Ferguson and Baltimore are raw blisters on America’s hindquarters, the boiling symptoms of a festering disease that has infected America’s thin blue line. I was thinking, however, it may be related to a basic birth defect.

Americans have heard since the very beginning that they are a barbarous and uncivilized society. It was a criticism during the Cold War from European Soviet Russia that stuck in European ears: we are gangsters, lawless cowboys. Ronald Reagan purposefully embodied the criticism, going so far as to dress the detachment of American athletes to the Sarajevo, Yugoslavia-hosted 1984 Winter Olympics as cowboys. We were still under the threat of Soviet nukes, so the sentiment of lawlessness under that kind of lawfulness was beautiful.

It calls to mind however, the inculcation of lawlessness in American society, that we are a barbarous society from birth, shooting people only when we can see the whites of their eyes, which requires hot and cold blood at the same time, driving the seven-hundred year old throne out of his own colonies. What was on TV in the afternoons, and with cable awaiting in the near-future so that we all watched it together? What sold soap and candy bars?

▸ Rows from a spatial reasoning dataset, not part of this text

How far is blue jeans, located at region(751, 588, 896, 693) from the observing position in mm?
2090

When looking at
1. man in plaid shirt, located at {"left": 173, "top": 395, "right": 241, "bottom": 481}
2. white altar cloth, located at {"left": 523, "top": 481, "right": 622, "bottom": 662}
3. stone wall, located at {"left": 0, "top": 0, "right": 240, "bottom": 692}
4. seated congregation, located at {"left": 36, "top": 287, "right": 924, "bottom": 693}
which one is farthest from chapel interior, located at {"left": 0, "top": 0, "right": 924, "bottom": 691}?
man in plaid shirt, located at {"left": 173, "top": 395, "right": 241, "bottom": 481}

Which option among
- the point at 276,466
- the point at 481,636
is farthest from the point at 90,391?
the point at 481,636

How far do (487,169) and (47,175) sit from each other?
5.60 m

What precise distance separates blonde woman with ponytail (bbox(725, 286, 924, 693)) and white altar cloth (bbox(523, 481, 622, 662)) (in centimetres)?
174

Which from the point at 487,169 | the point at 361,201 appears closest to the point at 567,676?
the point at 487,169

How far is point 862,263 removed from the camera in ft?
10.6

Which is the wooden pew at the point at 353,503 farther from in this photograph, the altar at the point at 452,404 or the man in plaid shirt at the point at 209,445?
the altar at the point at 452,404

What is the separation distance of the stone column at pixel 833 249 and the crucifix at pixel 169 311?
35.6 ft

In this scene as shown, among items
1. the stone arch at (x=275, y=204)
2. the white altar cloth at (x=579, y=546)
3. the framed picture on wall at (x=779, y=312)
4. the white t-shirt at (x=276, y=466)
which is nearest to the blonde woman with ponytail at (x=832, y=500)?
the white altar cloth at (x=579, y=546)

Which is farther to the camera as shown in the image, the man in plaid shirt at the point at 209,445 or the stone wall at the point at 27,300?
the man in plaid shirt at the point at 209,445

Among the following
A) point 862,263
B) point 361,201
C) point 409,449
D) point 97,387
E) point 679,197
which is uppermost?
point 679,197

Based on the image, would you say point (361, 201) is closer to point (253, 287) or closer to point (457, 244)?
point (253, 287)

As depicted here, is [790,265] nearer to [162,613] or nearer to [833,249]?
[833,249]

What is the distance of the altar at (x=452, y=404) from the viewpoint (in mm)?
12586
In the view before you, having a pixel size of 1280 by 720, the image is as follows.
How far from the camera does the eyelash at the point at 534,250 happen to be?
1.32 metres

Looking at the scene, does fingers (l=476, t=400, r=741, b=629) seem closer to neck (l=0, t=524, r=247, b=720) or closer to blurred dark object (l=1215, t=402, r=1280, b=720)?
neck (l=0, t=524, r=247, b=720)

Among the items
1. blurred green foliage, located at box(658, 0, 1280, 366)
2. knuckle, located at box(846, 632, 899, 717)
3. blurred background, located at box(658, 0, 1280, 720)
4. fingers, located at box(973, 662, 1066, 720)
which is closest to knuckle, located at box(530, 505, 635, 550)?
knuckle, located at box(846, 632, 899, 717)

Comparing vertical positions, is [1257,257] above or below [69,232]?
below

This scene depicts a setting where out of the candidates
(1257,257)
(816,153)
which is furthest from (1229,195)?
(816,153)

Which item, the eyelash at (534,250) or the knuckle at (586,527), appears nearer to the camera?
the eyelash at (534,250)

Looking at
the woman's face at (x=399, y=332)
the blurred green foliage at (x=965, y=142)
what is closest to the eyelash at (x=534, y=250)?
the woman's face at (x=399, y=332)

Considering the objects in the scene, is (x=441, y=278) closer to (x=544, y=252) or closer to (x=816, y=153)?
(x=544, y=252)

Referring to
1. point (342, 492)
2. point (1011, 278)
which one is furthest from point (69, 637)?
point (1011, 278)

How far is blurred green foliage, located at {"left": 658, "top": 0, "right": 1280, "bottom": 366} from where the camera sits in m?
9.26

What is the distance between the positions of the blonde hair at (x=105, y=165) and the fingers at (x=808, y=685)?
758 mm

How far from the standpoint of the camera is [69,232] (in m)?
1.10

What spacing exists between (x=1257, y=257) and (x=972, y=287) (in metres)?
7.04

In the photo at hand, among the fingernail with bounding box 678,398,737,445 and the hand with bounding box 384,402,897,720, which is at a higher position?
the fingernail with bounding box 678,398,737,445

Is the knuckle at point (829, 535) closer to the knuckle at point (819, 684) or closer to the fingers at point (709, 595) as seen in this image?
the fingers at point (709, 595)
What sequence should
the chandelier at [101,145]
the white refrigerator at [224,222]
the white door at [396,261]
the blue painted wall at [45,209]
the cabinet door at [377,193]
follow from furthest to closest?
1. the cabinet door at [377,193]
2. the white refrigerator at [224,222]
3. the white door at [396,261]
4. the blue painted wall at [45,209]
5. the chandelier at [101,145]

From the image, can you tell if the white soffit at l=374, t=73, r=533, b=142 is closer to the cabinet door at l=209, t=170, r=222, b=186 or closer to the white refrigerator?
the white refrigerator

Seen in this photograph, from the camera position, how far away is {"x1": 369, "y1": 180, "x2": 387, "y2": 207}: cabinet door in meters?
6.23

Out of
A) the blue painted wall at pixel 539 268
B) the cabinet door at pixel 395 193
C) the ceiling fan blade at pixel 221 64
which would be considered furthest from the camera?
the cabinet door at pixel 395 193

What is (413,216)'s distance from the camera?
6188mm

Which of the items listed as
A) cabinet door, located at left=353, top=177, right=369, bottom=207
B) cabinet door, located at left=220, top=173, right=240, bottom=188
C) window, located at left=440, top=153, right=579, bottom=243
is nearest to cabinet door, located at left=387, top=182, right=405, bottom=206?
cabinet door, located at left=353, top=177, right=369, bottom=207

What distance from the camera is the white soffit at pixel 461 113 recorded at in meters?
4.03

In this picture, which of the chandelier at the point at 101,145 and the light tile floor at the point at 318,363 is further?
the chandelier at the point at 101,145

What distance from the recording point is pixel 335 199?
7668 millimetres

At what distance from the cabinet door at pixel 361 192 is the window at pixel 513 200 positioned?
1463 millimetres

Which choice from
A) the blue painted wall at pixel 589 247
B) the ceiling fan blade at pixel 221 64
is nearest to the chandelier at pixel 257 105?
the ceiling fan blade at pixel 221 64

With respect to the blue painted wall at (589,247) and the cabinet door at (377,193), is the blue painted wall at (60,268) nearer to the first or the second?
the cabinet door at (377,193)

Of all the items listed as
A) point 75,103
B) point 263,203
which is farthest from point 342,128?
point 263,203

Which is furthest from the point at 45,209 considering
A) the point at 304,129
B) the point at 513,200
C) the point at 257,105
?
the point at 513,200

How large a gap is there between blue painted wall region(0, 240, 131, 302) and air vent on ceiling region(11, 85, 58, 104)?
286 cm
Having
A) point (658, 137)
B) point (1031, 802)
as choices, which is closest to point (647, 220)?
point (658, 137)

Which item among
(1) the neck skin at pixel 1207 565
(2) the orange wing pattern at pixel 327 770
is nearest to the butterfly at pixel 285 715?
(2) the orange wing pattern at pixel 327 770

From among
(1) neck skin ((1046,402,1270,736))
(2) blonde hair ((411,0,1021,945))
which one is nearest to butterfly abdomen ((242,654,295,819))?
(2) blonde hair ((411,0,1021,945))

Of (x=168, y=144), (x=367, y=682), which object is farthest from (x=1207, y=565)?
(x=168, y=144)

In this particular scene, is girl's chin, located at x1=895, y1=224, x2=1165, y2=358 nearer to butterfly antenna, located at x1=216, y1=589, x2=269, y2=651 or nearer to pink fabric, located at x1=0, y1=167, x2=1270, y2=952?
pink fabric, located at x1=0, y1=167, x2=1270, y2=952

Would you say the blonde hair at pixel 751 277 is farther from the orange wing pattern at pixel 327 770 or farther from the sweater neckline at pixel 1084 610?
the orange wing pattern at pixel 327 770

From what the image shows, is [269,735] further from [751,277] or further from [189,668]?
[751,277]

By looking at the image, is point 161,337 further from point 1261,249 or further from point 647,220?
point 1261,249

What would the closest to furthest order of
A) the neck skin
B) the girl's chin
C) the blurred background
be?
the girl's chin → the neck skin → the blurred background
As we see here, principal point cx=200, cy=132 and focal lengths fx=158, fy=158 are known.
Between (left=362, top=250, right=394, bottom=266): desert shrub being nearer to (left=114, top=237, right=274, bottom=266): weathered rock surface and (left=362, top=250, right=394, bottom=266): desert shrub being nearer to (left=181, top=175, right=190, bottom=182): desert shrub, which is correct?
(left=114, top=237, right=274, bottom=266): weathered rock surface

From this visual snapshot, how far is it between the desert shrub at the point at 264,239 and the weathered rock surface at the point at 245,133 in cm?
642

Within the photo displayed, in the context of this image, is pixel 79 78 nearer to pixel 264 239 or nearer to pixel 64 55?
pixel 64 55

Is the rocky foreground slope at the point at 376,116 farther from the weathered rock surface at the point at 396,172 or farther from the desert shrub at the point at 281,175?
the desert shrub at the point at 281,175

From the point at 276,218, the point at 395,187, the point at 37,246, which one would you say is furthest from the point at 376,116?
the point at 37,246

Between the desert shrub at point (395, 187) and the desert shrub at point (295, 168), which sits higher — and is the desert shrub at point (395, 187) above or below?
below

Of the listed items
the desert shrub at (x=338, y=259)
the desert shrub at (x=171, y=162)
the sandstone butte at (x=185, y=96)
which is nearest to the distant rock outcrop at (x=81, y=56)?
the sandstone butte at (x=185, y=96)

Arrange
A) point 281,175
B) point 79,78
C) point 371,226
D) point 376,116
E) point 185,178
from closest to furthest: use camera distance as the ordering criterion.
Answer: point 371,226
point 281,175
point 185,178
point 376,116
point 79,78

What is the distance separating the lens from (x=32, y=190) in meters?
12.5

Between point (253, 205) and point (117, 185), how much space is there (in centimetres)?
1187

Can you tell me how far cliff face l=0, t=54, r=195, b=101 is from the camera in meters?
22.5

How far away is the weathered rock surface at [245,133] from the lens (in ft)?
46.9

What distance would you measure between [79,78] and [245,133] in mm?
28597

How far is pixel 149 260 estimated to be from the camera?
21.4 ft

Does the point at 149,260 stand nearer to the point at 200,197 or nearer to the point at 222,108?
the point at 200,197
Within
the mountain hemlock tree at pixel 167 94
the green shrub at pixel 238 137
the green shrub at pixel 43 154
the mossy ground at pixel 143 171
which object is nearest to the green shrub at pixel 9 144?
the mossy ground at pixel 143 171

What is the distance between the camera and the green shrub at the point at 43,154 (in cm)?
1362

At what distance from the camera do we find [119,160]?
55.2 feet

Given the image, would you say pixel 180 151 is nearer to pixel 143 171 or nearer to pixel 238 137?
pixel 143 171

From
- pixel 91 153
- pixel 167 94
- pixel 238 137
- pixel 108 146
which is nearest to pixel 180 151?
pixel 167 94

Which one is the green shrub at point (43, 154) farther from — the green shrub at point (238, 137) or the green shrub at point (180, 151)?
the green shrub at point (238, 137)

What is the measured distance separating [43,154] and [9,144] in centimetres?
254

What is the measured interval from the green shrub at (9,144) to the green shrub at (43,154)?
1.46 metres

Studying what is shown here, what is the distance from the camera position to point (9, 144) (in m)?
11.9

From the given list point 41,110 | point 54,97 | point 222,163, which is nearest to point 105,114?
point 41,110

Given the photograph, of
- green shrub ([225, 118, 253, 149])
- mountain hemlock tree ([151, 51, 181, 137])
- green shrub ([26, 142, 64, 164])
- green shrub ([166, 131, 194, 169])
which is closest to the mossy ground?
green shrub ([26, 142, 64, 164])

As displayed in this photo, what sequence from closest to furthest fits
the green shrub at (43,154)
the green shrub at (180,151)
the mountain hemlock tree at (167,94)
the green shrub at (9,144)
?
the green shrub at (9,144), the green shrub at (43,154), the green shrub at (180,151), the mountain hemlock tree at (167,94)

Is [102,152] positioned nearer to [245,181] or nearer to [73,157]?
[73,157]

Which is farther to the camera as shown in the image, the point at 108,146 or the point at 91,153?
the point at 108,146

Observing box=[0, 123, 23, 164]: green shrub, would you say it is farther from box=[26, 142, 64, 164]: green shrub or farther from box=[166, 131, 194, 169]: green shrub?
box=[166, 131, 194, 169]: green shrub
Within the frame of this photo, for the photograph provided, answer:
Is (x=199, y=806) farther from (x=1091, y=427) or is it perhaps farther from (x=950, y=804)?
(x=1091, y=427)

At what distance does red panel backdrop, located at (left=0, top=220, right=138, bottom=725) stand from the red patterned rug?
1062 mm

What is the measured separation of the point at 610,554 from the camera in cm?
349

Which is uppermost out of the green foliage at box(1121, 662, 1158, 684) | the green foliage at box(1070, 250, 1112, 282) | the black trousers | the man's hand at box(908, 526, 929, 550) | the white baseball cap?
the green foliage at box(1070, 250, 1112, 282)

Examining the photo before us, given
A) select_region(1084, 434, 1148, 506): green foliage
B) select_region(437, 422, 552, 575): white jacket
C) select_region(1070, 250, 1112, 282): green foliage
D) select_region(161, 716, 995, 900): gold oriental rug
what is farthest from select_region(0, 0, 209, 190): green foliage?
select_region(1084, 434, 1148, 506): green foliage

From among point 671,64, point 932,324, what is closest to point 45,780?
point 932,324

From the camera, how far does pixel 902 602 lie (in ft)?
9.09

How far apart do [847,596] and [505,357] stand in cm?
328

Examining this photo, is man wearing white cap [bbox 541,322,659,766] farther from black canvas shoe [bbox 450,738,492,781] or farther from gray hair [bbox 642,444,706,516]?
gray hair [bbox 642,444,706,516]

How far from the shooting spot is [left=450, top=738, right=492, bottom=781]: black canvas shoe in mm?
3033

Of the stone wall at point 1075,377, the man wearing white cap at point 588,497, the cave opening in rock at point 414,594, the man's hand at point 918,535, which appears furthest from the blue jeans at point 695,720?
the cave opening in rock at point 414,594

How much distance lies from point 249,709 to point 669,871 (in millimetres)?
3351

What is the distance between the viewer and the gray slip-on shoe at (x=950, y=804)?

It was Little House on the Prairie, Gunsmoke, Rawhide, Bonanza, Petticoat Junction, Green Acres, and a handful of other TV shows that were set in the Wild Wild West, not to mention all the weird outer space shows (before we realized how boring space actually is), which were just projections of the wild, lawless American character onto a starry black canvas. Lawlessness abounded, and civilized individuals moved and breathed within it, dealing with it one-on-one, head-to-head, with the occasional hired law man with deputized posse rounded up. Good people even sometimes died in the swirling maelstrom of lawlessness, wherein towering individuals advanced with strength against the cosmic fury to carry out the revenge demanded by flesh and blood.

By chance, I have two cop neighbors. Not by coincidence, ours is a very quiet street, and considering that a retired cop lives further down the street and the judge lives on the corner, it is also always plowed first during the winter. This is convenient. One officer is my friend, and I am in awe of him, toeing the blue line in my behalf. He’s a big guy, too, of Greek or Turkish decent, tall and solidly built, casting a more solid shadow than I do, darkened, I think, with that olive Mediterranean complexion. He’s pretty imposing when he approaches you at hockey speed on ice skates, but when he puts on his cop outfit, completing it with the reinforced Mylar bullet proof vest, he’s downright fearsome.

I’ve talked to him a bit about policing, and I have the impression that he does not think philosophically about his job. Further, he earnestly believes that it is his calling to stand between civilization and barbarity.

I have seen the time-series charts which show that policemen in the United States have killed more people in the line of duty, on average, per year than in all of Germany, England, France, and Italy combined since World War II. Well, yeah, but they’re civilized.